- Reunião do STF a portas fechadas teve trechos vazados pela imprensa; o site Poder360 publicou frases inteiras que teriam sido ditas pelos ministros, e a Folha de S. Paulo aponta suspeita de gravação pelo ministro Dias Toffoli.
- O tom teria sido político, com objetivo de autopreservação dos magistrados; o placar para manter Toffoli na relatoria seria 8 a 2, e ele teria aceitado sair da relatoria em troca de uma nota de apoio unânime, supostamente proposta por Flávio Dino.

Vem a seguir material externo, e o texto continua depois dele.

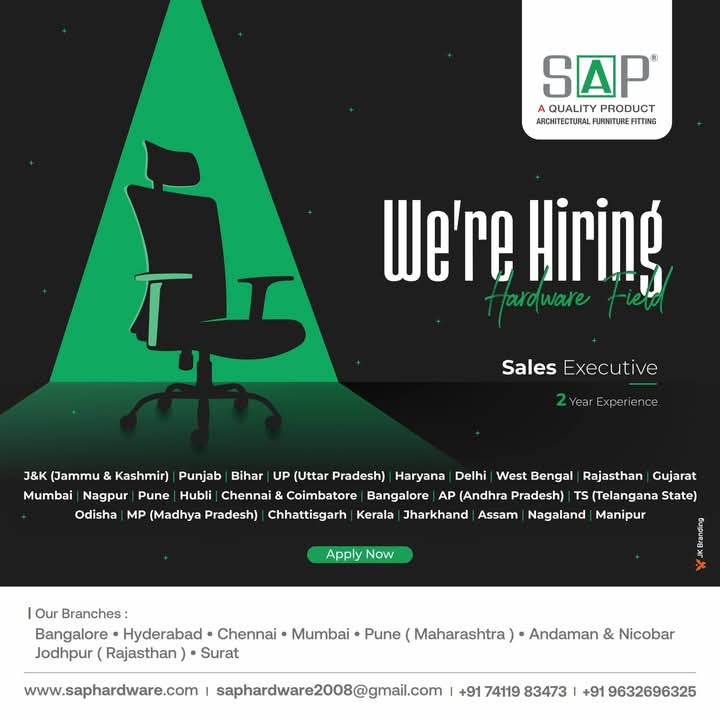 SAP®
A QUALITY PRODUCT
ARCHITECTURAL FURNITURE FITTING

We're Hiring
Hardware Field

Sales Executive
2 Year Experience

J&K (Jammu & Kashmir) | Punjab | Bihar | UP (Uttar Pradesh) | Haryana | Delhi | West Bengal | Rajasthan | Gujarat Mumbai | Nagpur | Pune | Hubli | Chennai & Coimbatore | Bangalore | AP (Andhra Pradesh) | TS (Telangana State) Odisha | MP (Madhya Pradesh) | Chhattisgarh | Kerala | Jharkhand | Assam | Nagaland | Manipur

Apply Now

JK Branding

| Our Branches :
Bangalore • Hyderabad • Chennai • Mumbai • Pune ( Maharashtra ) • Andaman & Nicobar
Jodhpur ( Rajasthan ) • Surat

www.saphardware.com | saphardware2008@gmail.com | +91 74119 83473 | +91 9632696325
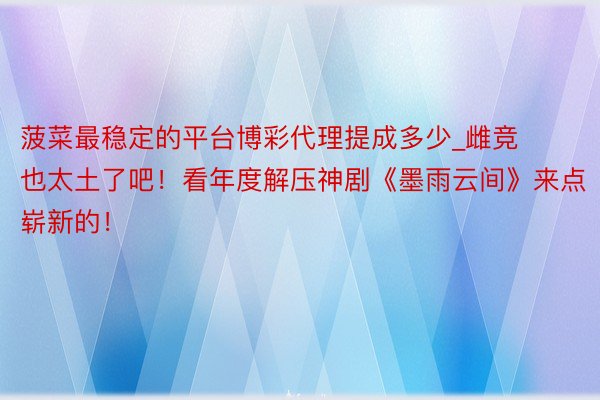 菠菜最稳定的平台博彩代理提成多少_雌竞也太土了吧！看年度解压神剧《墨雨云间》来点崭新的！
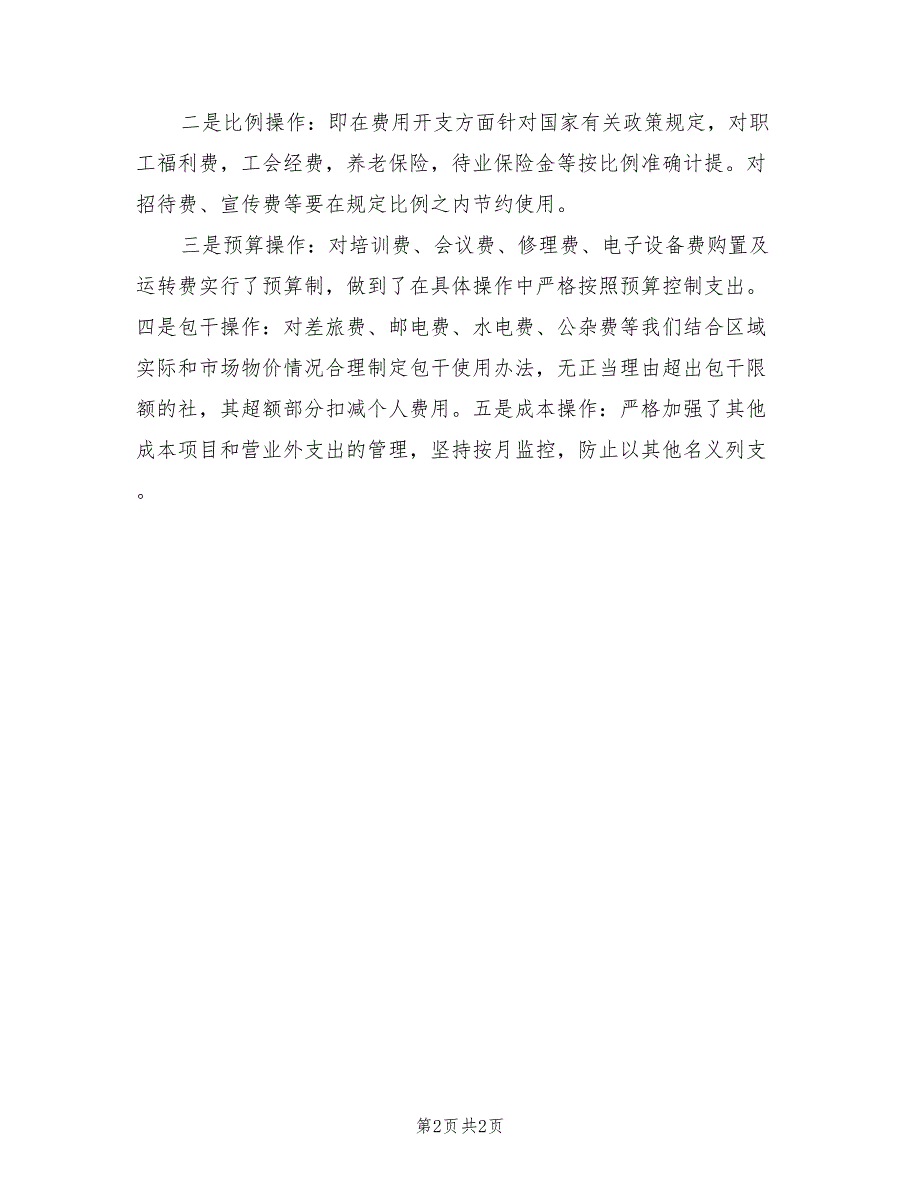 二是比例操作：即在费用开支方面针对国家有关政策规定，对职工福利费，工会经费，养老保险，待业保险金等按比例准确计提。对招待费、宣传费等要在规定比例之内节约使用。

三是预算操作：对培训费、会议费、修理费、电子设备费购置及运转费实行了预算制，做到了在具体操作中严格按照预算控制支出。四是包干操作：对差旅费、邮电费、水电费、公杂费等我们结合区域实际和市场物价情况合理制定包干使用办法，无正当理由超出包干限额的社，其超额部分扣减个人费用。五是成本操作：严格加强了其他成本项目和营业外支出的管理，坚持按月监控，防止以其他名义列支。

第2页 共2页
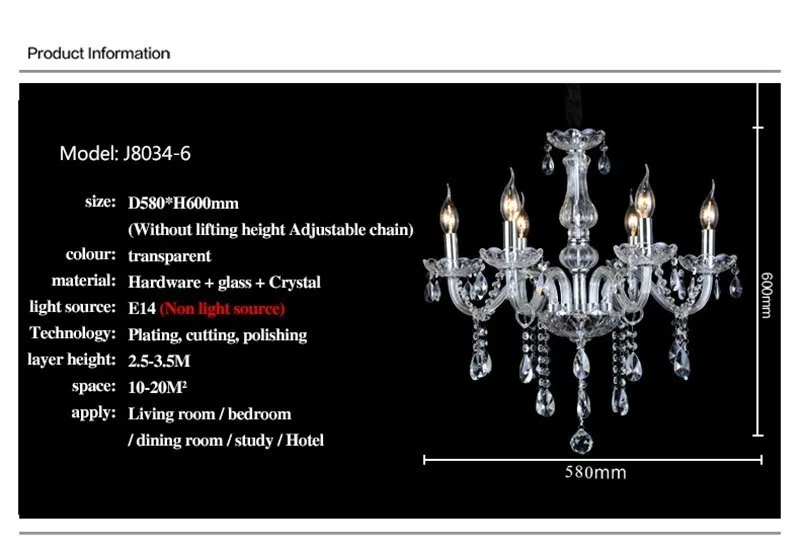 Product Information

Model: J8034-6

size: D580*H600mm
(Without lifting height Adjustable chain)
colour: transparent
material: Hardware + glass + Crystal
light source: E14 (Non light source)
Technology: Plating, cutting, polishing
layer height: 2.5-3.5M
space: 10-20M²
apply: Living room / bedroom / dining room / study / Hotel

600mm

580mm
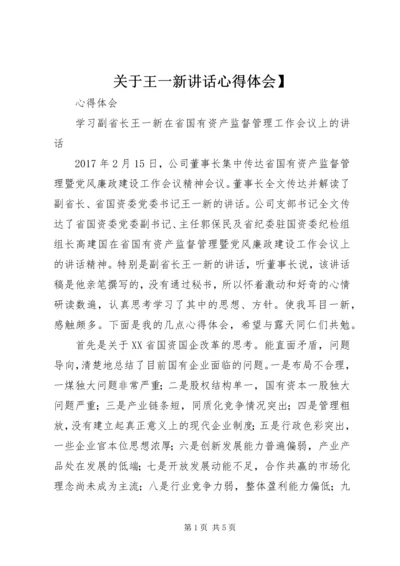 关于王一新讲话心得体会】

心得体会

学习副省长王一新在省国有资产监督管理工作会议上的讲话

2017年2月15日，公司董事长集中传达省国有资产监督管理暨党风廉政建设工作会议精神会议。董事长全文传达并解读了副省长、省国资委党委书记王一新的讲话。公司支部书记全文传达了省国资委党委副书记、主任郭保民及省纪委驻国资委纪检组组长高建国在省国有资产监督管理暨党风廉政建设工作会议上的讲话精神。特别是副省长王一新的讲话，听董事长说，该讲话稿是他亲笔撰写的，没有通过秘书，所以怀着激动和好奇的心情研读数遍，认真思考学习了其中的思想、方针。使我耳目一新，感触颇多。下面是我的几点心得体会，希望与露天同仁们共勉。

首先是关于XX省国资国企改革的思考。能直面矛盾，问题导向，清楚地总结了目前国有企业面临的问题。一是布局不合理，一煤独大问题非常严重；二是股权结构单一，国有资本一股独大问题严重；三是产业链条短，同质化竞争情况突出；四是管理粗放，没有建立起真正意义上的现代企业制度；五是行政色彩突出，一些企业官本位思想浓厚；六是创新发展能力普遍偏弱，产业产品处在发展的低端；七是开放发展动能不足，合作共赢的市场化理念尚未成为主流；八是行业竞争力弱，整体盈利能力偏低；九

第1页 共5页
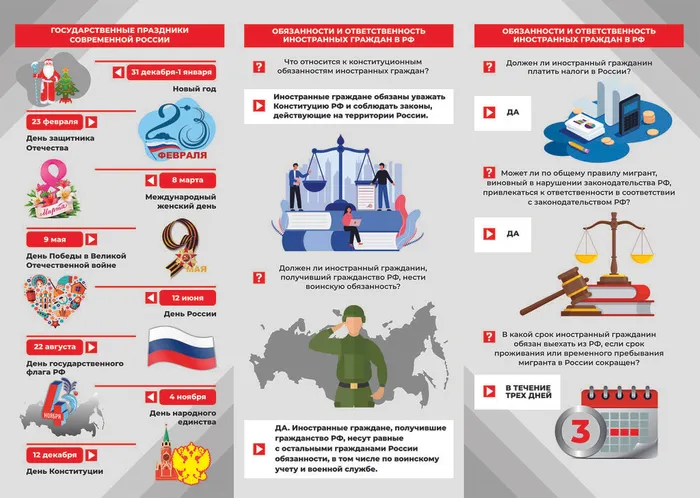 ГОСУДАРСТВЕННЫЕ ПРАЗДНИКИ СОВРЕМЕННОЙ РОССИИ

31 декабря-1 января
Новый год

23 февраля
День защитника Отечества

23 ФЕВРАЛЯ

8 марта
Международный женский день

8 Марта

9 мая
День Победы в Великой Отечественной войне

9 МАЯ

12 июня
День России

22 августа
День государственного флага РФ

4 ноября
День народного единства

4 НОЯБРЯ

12 декабря
День Конституции

ОБЯЗАННОСТИ И ОТВЕТСТВЕННОСТЬ ИНОСТРАННЫХ ГРАЖДАН В РФ

? Что относится к конституционным обязанностям иностранных граждан?

Иностранные граждане обязаны уважать Конституцию РФ и соблюдать законы, действующие на территории России.

? Должен ли иностранный гражданин, получивший гражданство РФ, нести воинскую обязанность?

ДА. Иностранные граждане, получившие гражданство РФ, несут равные с остальными гражданами России обязанности, в том числе по воинскому учету и военной службе.

ОБЯЗАННОСТИ И ОТВЕТСТВЕННОСТЬ ИНОСТРАННЫХ ГРАЖДАН В РФ

? Должен ли иностранный гражданин платить налоги в России?

ДА

? Может ли по общему правилу мигрант, виновный в нарушении законодательства РФ, привлекаться к ответственности в соответствии с законодательством РФ?

ДА

? В какой срок иностранный гражданин обязан выехать из РФ, если срок проживания или временного пребывания мигранта в России сокращен?

В ТЕЧЕНИЕ ТРЕХ ДНЕЙ

3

- Toffoli saiu do STF dizendo que tudo foi unânime e que o encontro ocorreu em clima excelente; houve reclamações sobre a atuação da Polícia Federal durante as discussões.
- Toffoli negou ter gravado a reunião e disse não ter relatado nada a ninguém; ele sugeriu a possibilidade de uma gravação ter sido feita por um funcionário do setor de informática.
- Com o impasse, houve acordo para afastar Toffoli da relatoria do caso Master, com o tema indo a sorteio; André Mendonça ficou como novo relator.
O site Poder360 divulgou trechos de uma reunião a portas fechadas do Supremo Tribunal Federal (STF) que provocou suspeitas de gravação. Ministros teriam sido citados com fidelidade, o que levantou dúvidas sobre a origem das falas, segundo reportagens da Folha de S. Paulo e confirmação na Gazeta do Povo.
Segundo a reportagem, o objetivo da reunião foi preservar a relação entre os ministros diante do caso Master, com o debate envolvendo a relatoria de Dias Toffoli. A leitura de bastidores aponta que Toffoli aceitou deixar a relatoria em troca de apoio unânime de seus colegas, ideia associada a Flávio Dino, aliado antigo do ministro.
Toffoli afirmou, ao deixar o STF, que o encontro transcorreu em clima excelente e que o resultado foi unânime. Ele negou ter gravado ou relatado qualquer coisa a terceiros, mencionando a possibilidade de uma falha técnica por parte de um setor de informática. A assessoria do STF foi procurada pela Gazeta do Povo e ainda não se posicionou oficialmente.
Impasse interno e desdobramentos
Relatórios indicam que, no início da tarde de quinta-feira, Moraes e Gilmar Mendes teriam sinalizado manter Toffoli na relatoria, enquanto Carmen Lúcia e Edson Fachin discordaram, gerando um impasse cuja solução dependeria de votação em plenário na sexta. Trechos publicados teriam mostrado apoio majoritário a Toffoli entre alguns ministros, o que alimentou a hipótese de vazamento.
Entre as falas divulgadas, Gilmar Mendes e Luiz Fux teriam expressado posições de respaldo a Toffoli, enquanto Dino teria classificado as 200 páginas de provas da PF como lixo jurídico. Voluntariamente, colegas que se manifestaram contrários teriam considerado necessária uma solução que fortalecesse a institucionalidade da Corte, levando ao sorteio do caso Master.
Ao final, conforme o material divulgado, o entendimento foi pela substituição da relatoria de Toffoli pelo sorteio, definindo André Mendonça como novo relator. A controvérsia sobre vazamento permanece sob apuração, com a proteção de sigilo e a busca por esclarecimentos por parte do tribunal.